### WHAT THIS TASK INVOLVES
Give the data below again exactly as written, but without the pictures.

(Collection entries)
········
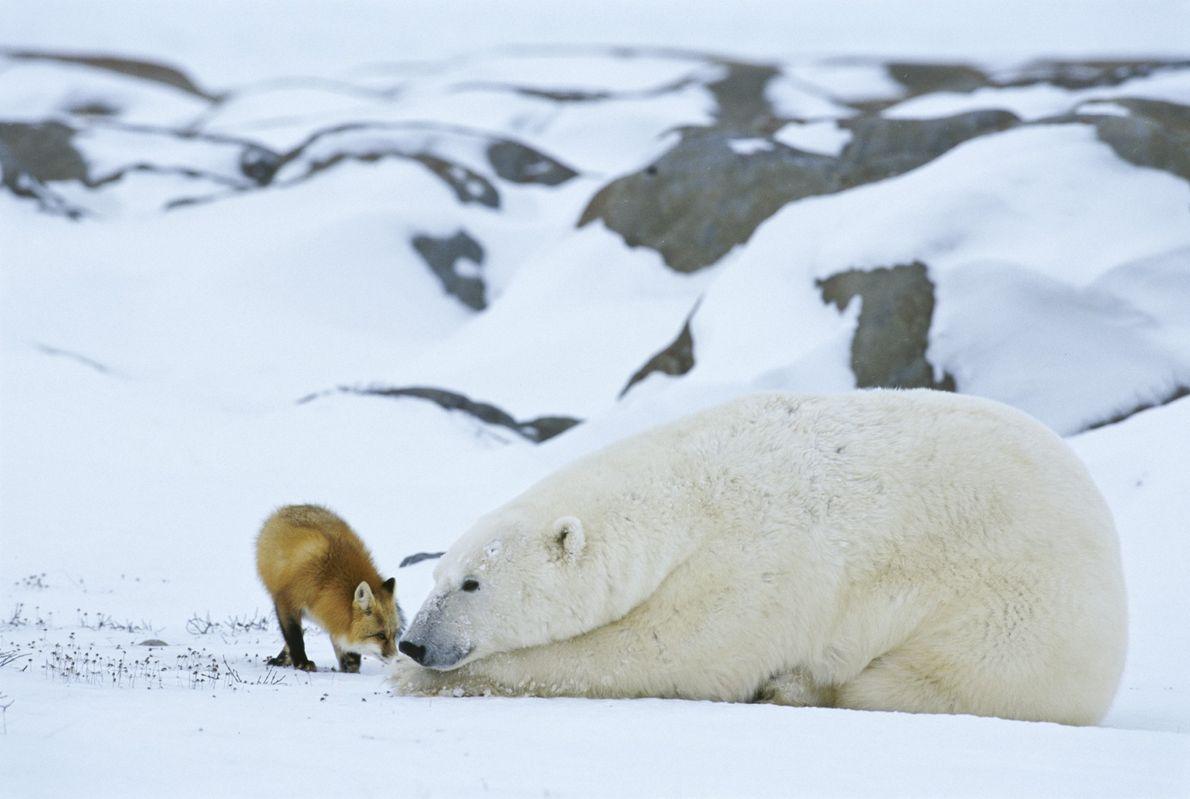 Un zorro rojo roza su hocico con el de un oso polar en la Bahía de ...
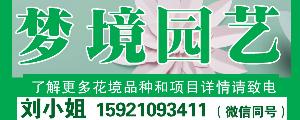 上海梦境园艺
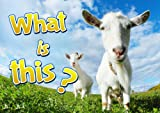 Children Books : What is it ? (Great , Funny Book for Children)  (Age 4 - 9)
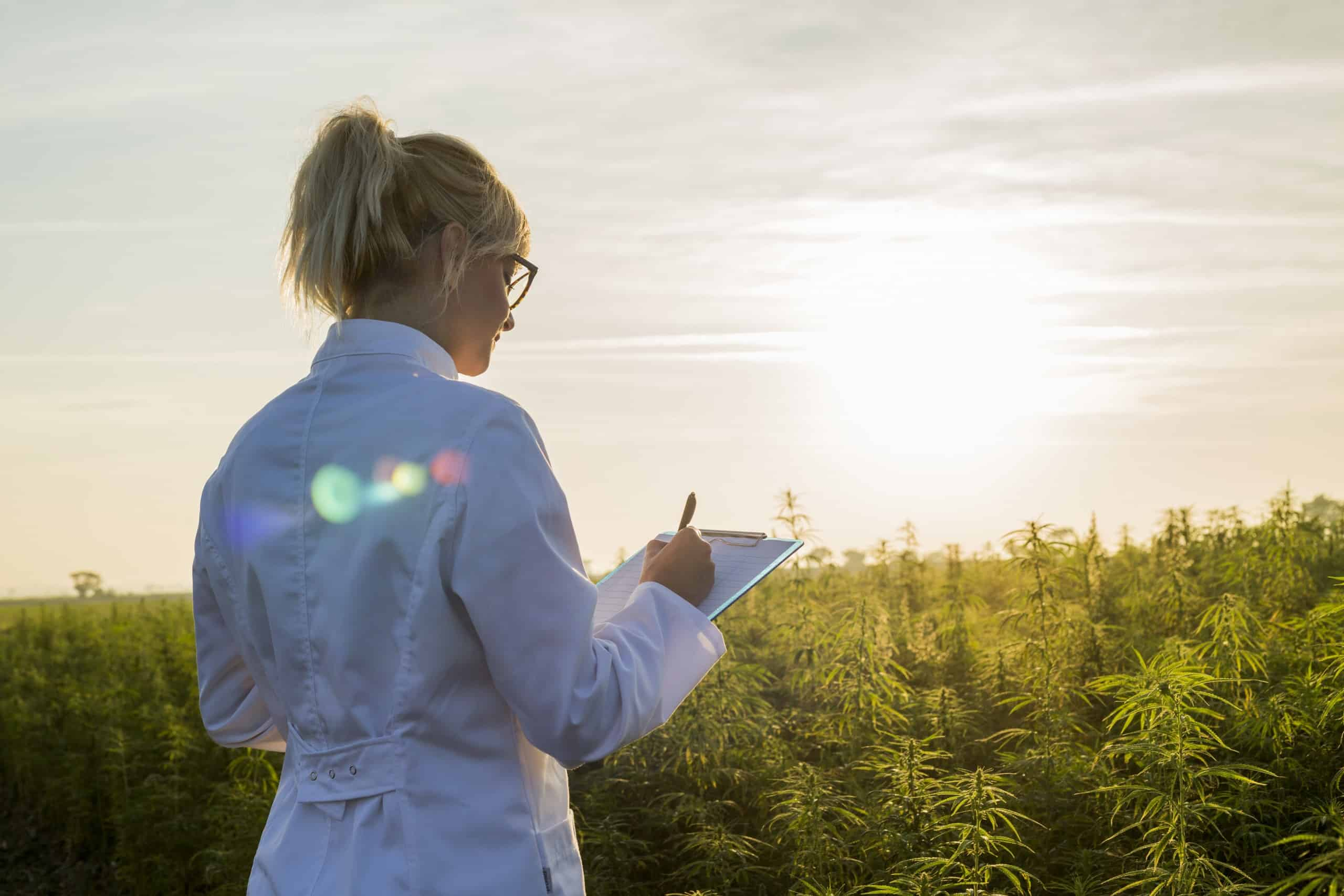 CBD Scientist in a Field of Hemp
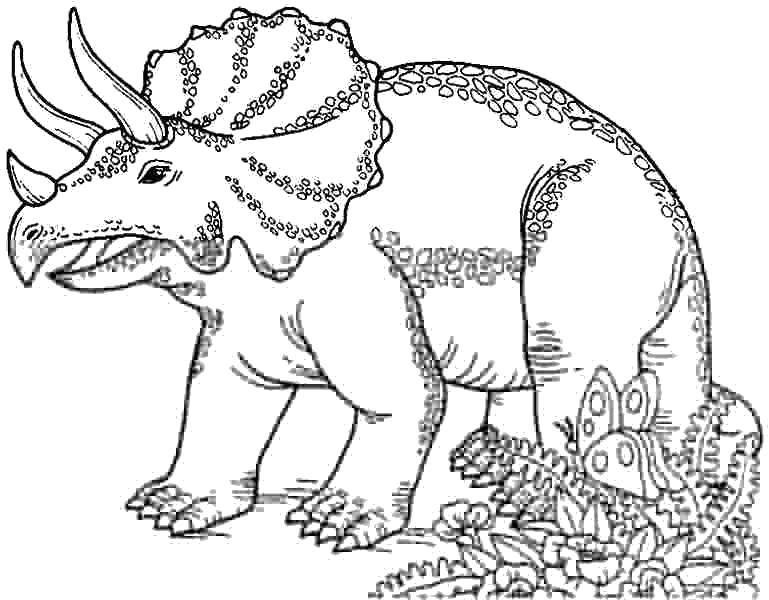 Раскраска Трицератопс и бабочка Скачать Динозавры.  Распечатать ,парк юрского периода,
········
### ANSWER
 Un zorro rojo roza su hocico con el de un oso polar en la Bahía de ...
 上海梦境园艺
 Children Books : What is it ? (Great , Funny Book for Children)  (Age 4 - 9)
 CBD Scientist in a Field of Hemp
 Раскраска Трицератопс и бабочка Скачать Динозавры.  Распечатать ,парк юрского периода,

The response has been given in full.